F. Two instances of patients smoking in their bedrooms (Patient #31 and Patient #32).

Patient #31.
Record review of an Incident Report by Staff V dated 5/21/2019 at 4:50 PM for Patient #31 showed: Patient found with a lighter. Patient #31 was admitted five (5) days earlier on 5/16/2019.

Record review of the Daily 7a to 7p Nursing Assessment Note by Staff V dated Tuesday, 5/21/2019 at 4:40 PM, showed: There was a smell of cigarette smoke in Patient #31's room. Patient #31 stated he had been smoking in his room since Saturday [5/18/2019].

Patient #32.
Record review of the Daily 7a to 7p Nursing Assessment Note by Staff X dated 3/12/2019 at 7:20 AM showed: Smelled smoke in room of Patient #32. Patient admitted to smoking cigarettes, adding that he had cigarettes in his pocket in the Intake Department. No contraband was found in his room. He stated he flushed the lighter and cigarettes. Staff X documented that Patient #32's mother stated she gave her son cigarettes the day prior to his admission into the hospital.

Record review of an Incident Report by Staff W dated 3/17/2019 at 9:15 AM for Patient #32 showed: Lighter and cigarettes found in towel in patient's room. The Incident Report further identified Patient #32 as a [AGE]-year-old male. Patient #32 was admitted six (6) days earlier on 3/11/2019.
VIOLATION: STAFFING AND DELIVERY OF CARE Tag No: A0392
Based on observation, interview, and record review, the facility failed to ensure the Compass Boys Unit and the Foundations (children's) Unit were staff with an adequate number of licensed registered nurses. This failure resulted in one RN covering both units for 3 of 3 shifts (July 4, 2019, July 6, 2019, and July 7, 2019).

----------

**Questions to answer**
(1) According to the hospital inspection report, since what day did Patient #31 say he had been smoking in his room?
(2) Please continue the hospital inspection report from the end of its last sentence.

**Recorded data**
----------

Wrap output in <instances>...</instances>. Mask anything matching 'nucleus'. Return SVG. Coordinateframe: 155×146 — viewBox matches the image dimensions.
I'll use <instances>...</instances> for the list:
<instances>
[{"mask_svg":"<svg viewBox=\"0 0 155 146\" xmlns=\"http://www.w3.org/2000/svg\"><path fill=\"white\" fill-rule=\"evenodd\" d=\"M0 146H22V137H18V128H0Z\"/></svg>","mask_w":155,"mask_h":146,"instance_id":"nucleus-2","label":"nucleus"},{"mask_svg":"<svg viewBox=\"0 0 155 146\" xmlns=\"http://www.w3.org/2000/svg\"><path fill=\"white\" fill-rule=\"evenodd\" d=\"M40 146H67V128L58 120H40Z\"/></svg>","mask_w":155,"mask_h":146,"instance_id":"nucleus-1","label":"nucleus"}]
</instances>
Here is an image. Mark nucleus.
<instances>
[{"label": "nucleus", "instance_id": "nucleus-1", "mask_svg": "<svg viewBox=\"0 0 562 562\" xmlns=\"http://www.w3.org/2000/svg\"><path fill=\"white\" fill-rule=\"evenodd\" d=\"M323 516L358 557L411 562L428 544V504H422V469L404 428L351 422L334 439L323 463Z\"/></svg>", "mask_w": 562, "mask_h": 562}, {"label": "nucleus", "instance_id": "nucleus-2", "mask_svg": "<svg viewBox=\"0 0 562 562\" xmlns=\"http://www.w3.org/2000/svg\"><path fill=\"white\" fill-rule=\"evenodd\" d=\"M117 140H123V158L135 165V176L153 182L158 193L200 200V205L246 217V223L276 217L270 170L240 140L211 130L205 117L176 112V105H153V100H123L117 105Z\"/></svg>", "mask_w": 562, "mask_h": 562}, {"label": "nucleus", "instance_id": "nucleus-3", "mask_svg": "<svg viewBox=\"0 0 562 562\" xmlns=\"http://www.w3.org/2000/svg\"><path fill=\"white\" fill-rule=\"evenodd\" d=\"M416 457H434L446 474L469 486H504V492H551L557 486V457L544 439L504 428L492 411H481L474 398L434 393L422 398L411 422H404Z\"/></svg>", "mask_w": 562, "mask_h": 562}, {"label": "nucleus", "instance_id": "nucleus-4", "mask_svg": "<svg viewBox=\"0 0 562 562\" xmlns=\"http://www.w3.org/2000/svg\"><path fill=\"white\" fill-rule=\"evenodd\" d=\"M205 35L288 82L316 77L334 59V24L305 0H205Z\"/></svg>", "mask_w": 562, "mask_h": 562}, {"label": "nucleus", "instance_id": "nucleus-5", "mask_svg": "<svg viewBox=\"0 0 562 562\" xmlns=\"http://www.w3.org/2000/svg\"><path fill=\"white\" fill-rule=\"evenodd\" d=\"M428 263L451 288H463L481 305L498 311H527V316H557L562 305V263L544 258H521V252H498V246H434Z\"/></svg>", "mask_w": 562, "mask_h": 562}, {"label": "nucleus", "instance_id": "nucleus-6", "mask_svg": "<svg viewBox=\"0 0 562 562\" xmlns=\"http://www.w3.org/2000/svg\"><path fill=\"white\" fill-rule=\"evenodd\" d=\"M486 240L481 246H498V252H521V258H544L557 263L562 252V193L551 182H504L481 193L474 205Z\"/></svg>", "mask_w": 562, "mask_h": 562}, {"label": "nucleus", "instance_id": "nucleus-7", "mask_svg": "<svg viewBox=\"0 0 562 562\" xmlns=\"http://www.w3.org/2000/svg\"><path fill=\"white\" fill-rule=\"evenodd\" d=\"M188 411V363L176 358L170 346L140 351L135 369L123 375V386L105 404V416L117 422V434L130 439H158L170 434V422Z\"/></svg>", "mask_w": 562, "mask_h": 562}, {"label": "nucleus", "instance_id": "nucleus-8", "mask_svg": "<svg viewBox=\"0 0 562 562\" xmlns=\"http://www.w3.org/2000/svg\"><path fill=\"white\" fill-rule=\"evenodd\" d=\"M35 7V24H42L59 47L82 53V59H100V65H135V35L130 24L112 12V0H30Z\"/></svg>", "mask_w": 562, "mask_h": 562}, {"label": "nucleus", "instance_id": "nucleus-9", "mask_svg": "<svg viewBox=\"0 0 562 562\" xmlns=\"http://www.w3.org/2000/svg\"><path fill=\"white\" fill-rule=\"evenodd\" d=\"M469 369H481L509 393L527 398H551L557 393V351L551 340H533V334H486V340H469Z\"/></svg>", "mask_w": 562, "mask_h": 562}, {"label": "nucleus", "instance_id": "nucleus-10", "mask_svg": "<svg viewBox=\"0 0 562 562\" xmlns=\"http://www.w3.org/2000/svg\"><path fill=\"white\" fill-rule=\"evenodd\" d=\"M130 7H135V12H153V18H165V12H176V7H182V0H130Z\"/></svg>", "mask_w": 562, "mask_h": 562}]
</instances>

----------

**Answers to each task**
(1) Since Saturday, 5/18/2019.

(2)
Findings:

Observation of the Compass Boys Unit and the Foundations Unit on 8/29/2019 at 9:00 AM showed two units separated by a set of double doors. The nurse's station was elongated with half of it looking into the Compass Boys Unit and the other half overlooking the Foundations Unit. The set of double doors was the line of demarcation between the two units. The two units were each staffed with an RN: Staff P was on the Compass Boys Unit and Staff K was on the Foundations Unit. The bed boards showed nine (9) patients on the Compass Boys Unit and six (6) patients on the Foundations Unit. The Pathways Unit and the Women's Unit are two units separated by a set of double doors. The nurse's station is juxtaposed to the two units in the same fashion as the Compass Boys and the Foundations units.


Record review of assignment sheets showed:

July 4, 2019 - Staff BB was assigned to cover the Compass Boys Unit and the Foundations Unit for the 7P to 7A shift.

July 6, 2019 - Staff BB was assigned to cover the Compass Boys Unit and the Foundations Unit for the 7P to 7A shift.

July 7, 2019 - Staff CC was assigned to cover the Compass Boys Unit and the Foundations Unit for the 7P to 7A shift.


In an interview with Staff P on 8/29/2019 at 9:10 AM, he stated:

a) The door between the Compass Boys Unit and the Foundations Unit is always kept locked;

b) He has three (3) years of behavioral health experience in youth services;

c) He started to work at SUN Behavioral in February 2019;

d) He has been asked to work both the Compass Boys Unit and the Foundations Unit at the same time;

e) He has safety concerns when one Mental Health Technician (MHT) is "handling" 9-10 children;

f) Staff is always an issue;

g) Staffing is determined by a grid; and

h) He doesn't think the acuity is taken into account when determining adequate staffing.


In an interview with Staff K on 8/29/2019 at 9:20 AM, she stated:

a) The door between the Compass Boys Unit and the Foundations Unit is always kept locked;

b) She has been an RN for four (4) years, working in the operating room;

c) She started to work at SUN Behavioral in January 2019;

d) She has no behavioral health experience; and

e) The same RN may be over the Compass Boys Unit and the Foundations Unit, adding, she has questioned this practice.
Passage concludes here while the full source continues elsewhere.